There is another unpleasant asymmetry here. A person can be extremely charismatic, full of ideas, quickly aligned with your habits and tempo, and create a very strong feeling of compatibility. Almost an ideal worker — in the moment.

But there can also be another type: slower, more cautious, full of caveats, false starts, returns, and re-checking. In a live interview, this person almost inevitably loses. But this person often leaves behind the more reliable trace. Some qualities that hurt momentary performance improve the final artifact a lot. This person does not collapse uncertainty too early. This person adds a caveat where someone else would stay conveniently silent. This person notices self-contradiction. This person does not sell the solution too early. This person slows down where a mistake will later be expensive.

In other words, performance likes smoothness, while reliability often likes friction. A good impression and a good artifact do not correlate as much as we would like. A charismatic and fast person may leave behind less reliable decisions than a boring and slow one. The first sells confidence; the second more often sells verifiedness.

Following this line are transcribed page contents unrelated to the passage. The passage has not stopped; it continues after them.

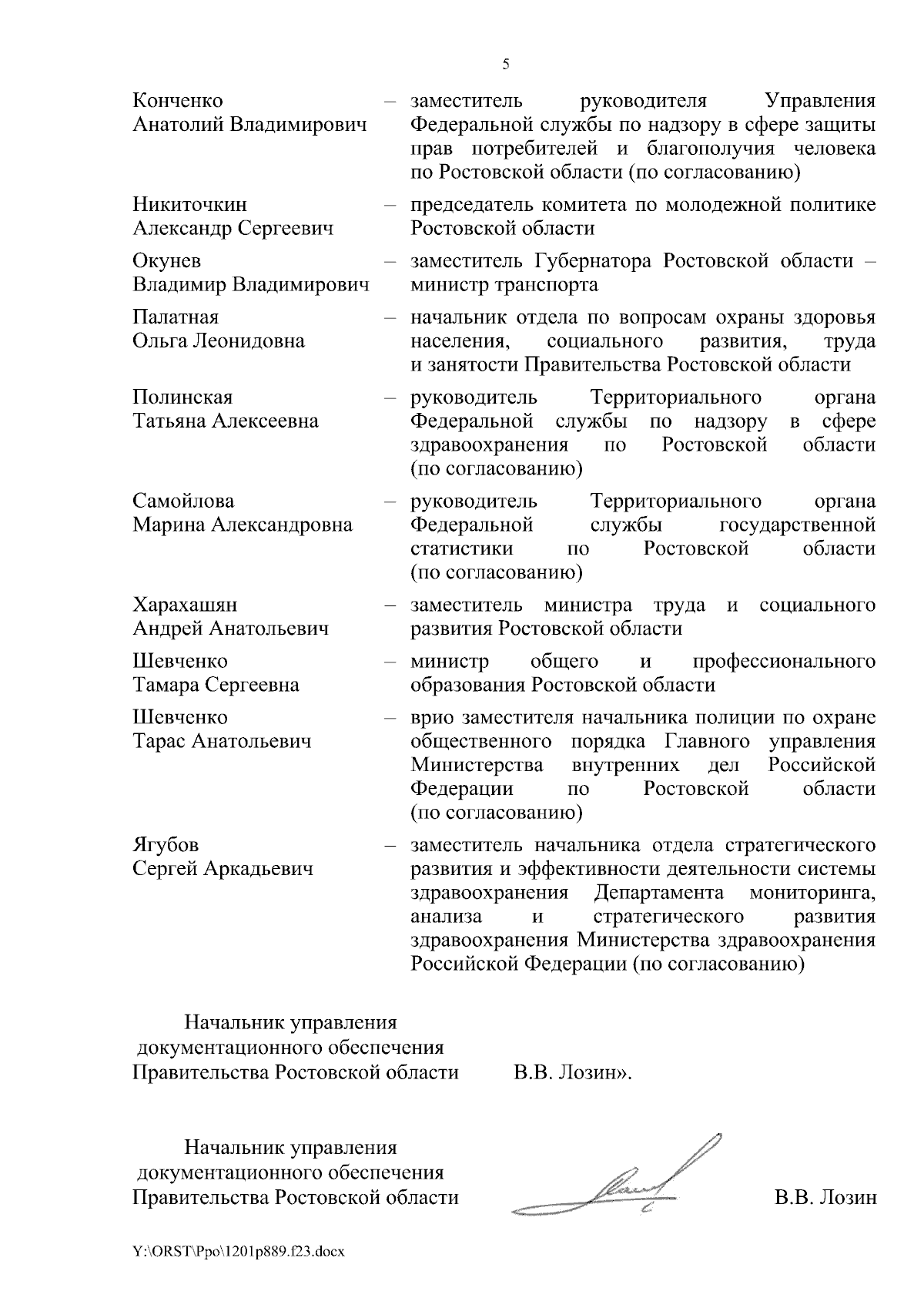 5

Конченко Анатолий Владимирович – заместитель руководителя Управления Федеральной службы по надзору в сфере защиты прав потребителей и благополучия человека по Ростовской области (по согласованию)

Никиточкин Александр Сергеевич – председатель комитета по молодежной политике Ростовской области

Окунев Владимир Владимирович – заместитель Губернатора Ростовской области – министр транспорта

Палатная Ольга Леонидовна – начальник отдела по вопросам охраны здоровья населения, социального развития, труда и занятости Правительства Ростовской области

Полинская Татьяна Алексеевна – руководитель Территориального органа Федеральной службы по надзору в сфере здравоохранения по Ростовской области (по согласованию)

Самойлова Марина Александровна – руководитель Территориального органа Федеральной службы государственной статистики по Ростовской области (по согласованию)

Харахашян Андрей Анатольевич – заместитель министра труда и социального развития Ростовской области

Шевченко Тамара Сергеевна – министр общего и профессионального образования Ростовской области

Шевченко Тарас Анатольевич – врио заместителя начальника полиции по охране общественного порядка Главного управления Министерства внутренних дел Российской Федерации по Ростовской области (по согласованию)

Ягубов Сергей Аркадьевич – заместитель начальника отдела стратегического развития и эффективности деятельности системы здравоохранения Департамента мониторинга, анализа и стратегического развития здравоохранения Министерства здравоохранения Российской Федерации (по согласованию)

Начальник управления документационного обеспечения Правительства Ростовской области В.В. Лозин».

Начальник управления документационного обеспечения Правительства Ростовской области В.В. Лозин

Y:\ORST\Ppo\1201p889.f23.docx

Of course, there are people who both look brilliant and produce excellent artifacts that can be reused. But they are somewhat rarer than we would like. And the more we like evaluating by the first date, the higher the risk that we systematically overprice brilliance and underprice reliability.

What Follows for Hiring

It seems to me that this leads to an unpleasant but useful thought about evaluating people. Not in the sense that interviews should be abolished or that written format should be declared the only honest one. But in the sense that performance-heavy evaluation more and more often measures not what is actually becoming the most expensive thing.

If local execution becomes cheaper, then what gets more expensive is not impression, but consequences. Not a beautiful answer, but thinking that can be continued. Not just a “strong person,” but a person after whom the next iteration starts not with the question “does anyone remember what is even going on here?” but with an answer to that question.

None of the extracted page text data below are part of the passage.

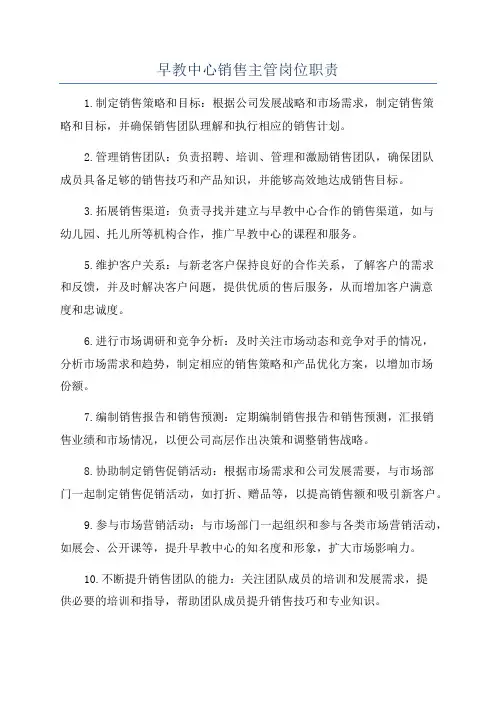 早教中心销售主管岗位职责

1.制定销售策略和目标：根据公司发展战略和市场需求，制定销售策略和目标，并确保销售团队理解和执行相应的销售计划。

2.管理销售团队：负责招聘、培训、管理和激励销售团队，确保团队成员具备足够的销售技巧和产品知识，并能够高效地达成销售目标。

3.拓展销售渠道：负责寻找并建立与早教中心合作的销售渠道，如与幼儿园、托儿所等机构合作，推广早教中心的课程和服务。

5.维护客户关系：与新老客户保持良好的合作关系，了解客户的需求和反馈，并及时解决客户问题，提供优质的售后服务，从而增加客户满意度和忠诚度。

6.进行市场调研和竞争分析：及时关注市场动态和竞争对手的情况，分析市场需求和趋势，制定相应的销售策略和产品优化方案，以增加市场份额。

7.编制销售报告和销售预测：定期编制销售报告和销售预测，汇报销售业绩和市场情况，以便公司高层作出决策和调整销售战略。

8.协助制定销售促销活动：根据市场需求和公司发展需要，与市场部门一起制定销售促销活动，如打折、赠品等，以提高销售额和吸引新客户。

9.参与市场营销活动：与市场部门一起组织和参与各类市场营销活动，如展会、公开课等，提升早教中心的知名度和形象，扩大市场影响力。

10.不断提升销售团队的能力：关注团队成员的培训和发展需求，提供必要的培训和指导，帮助团队成员提升销售技巧和专业知识。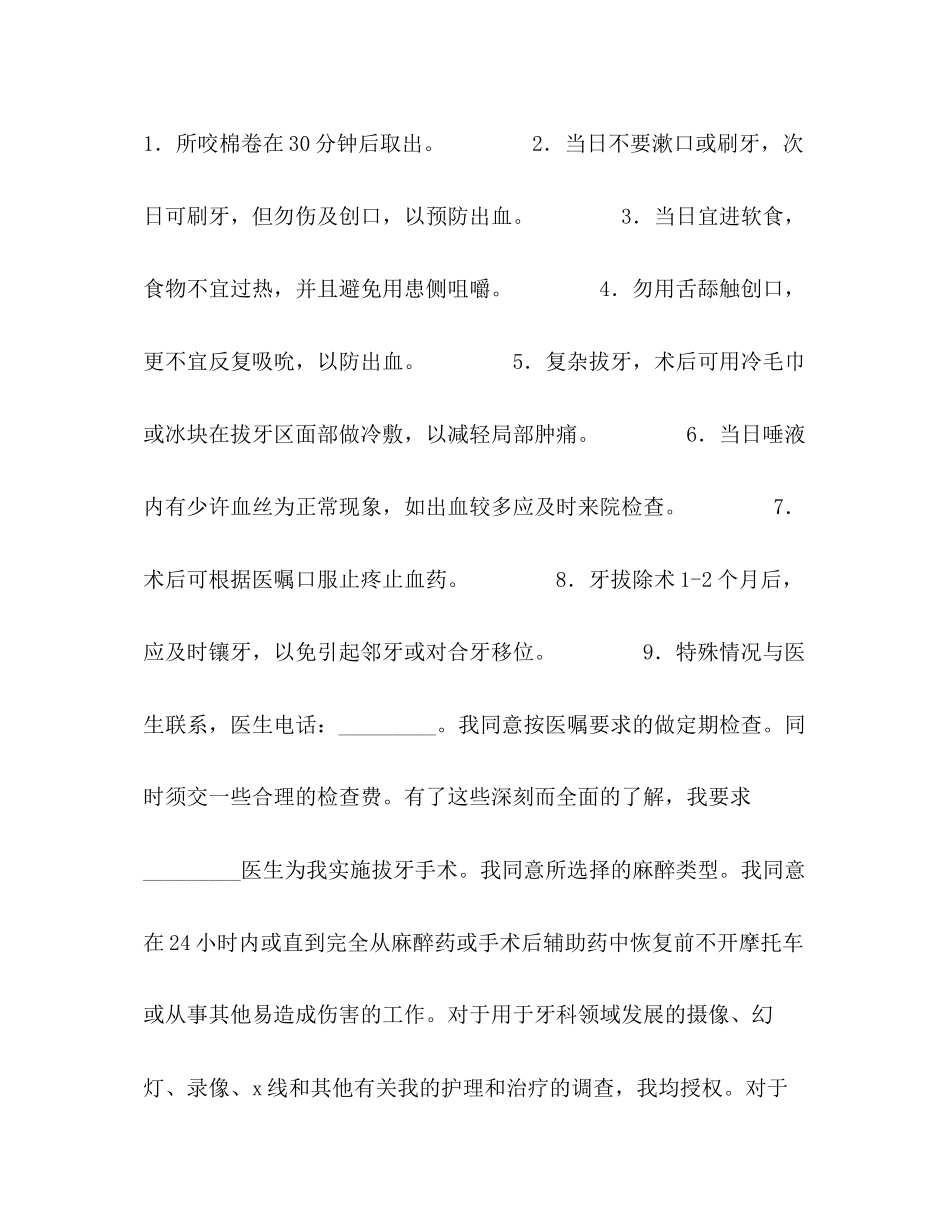 1．所咬棉卷在30分钟后取出。 2．当日不要漱口或刷牙，次日可刷牙，但勿伤及创口，以预防出血。 3．当日宜进软食，食物不宜过热，并且避免用患侧咀嚼。 4．勿用舌舔触创口，更不宜反复吸吮，以防出血。 5．复杂拔牙，术后可用冷毛巾或冰块在拔牙区面部做冷敷，以减轻局部肿痛。 6．当日唾液内有少许血丝为正常现象，如出血较多应及时来院检查。 7．术后可根据医嘱口服止疼止血药。 8．牙拔除术1-2个月后，应及时镶牙，以免引起邻牙或对合牙移位。 9．特殊情况与医生联系，医生电话：_________。我同意按医嘱要求的做定期检查。同时须交一些合理的检查费。有了这些深刻而全面的了解，我要求_________医生为我实施拔牙手术。我同意所选择的麻醉类型。我同意在24小时内或直到完全从麻醉药或手术后辅助药中恢复前不开摩托车或从事其他易造成伤害的工作。对于用于牙科领域发展的摄像、幻灯、录像、x线和其他有关我的护理和治疗的调查，我均授权。对于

So the formula that feels closer to me now is this: a strong engineer is not just a person who performs well live. It is a person who knows how to leave behind inheritable thinking.

Not impression. Not an aura of competence. Not a beautiful hour-long conversation. But review, rationale, constraints, explicit forks, and updated context — things that survive the moment and become the input to the next piece of work.

Conclusion

I do not think this cancels the value of synchrony. But I do think that with strong LLMs, the old bias becomes much more visible. By habit we still love performance, even though more and more of real engineering value lies not in solving a problem in front of our eyes, but in artifacts that make thinking portable.

Maybe this is especially visible to me because of my own mix of a solo+AI mode, text-first thinking, and fatigue from hiring theater, and maybe I am overestimating the scale of the shift. But if I am not, then we will have to rethink not only the way we work, but also the way we evaluate people: trust the smoothness of the moment less, and pay more attention to what remains after it.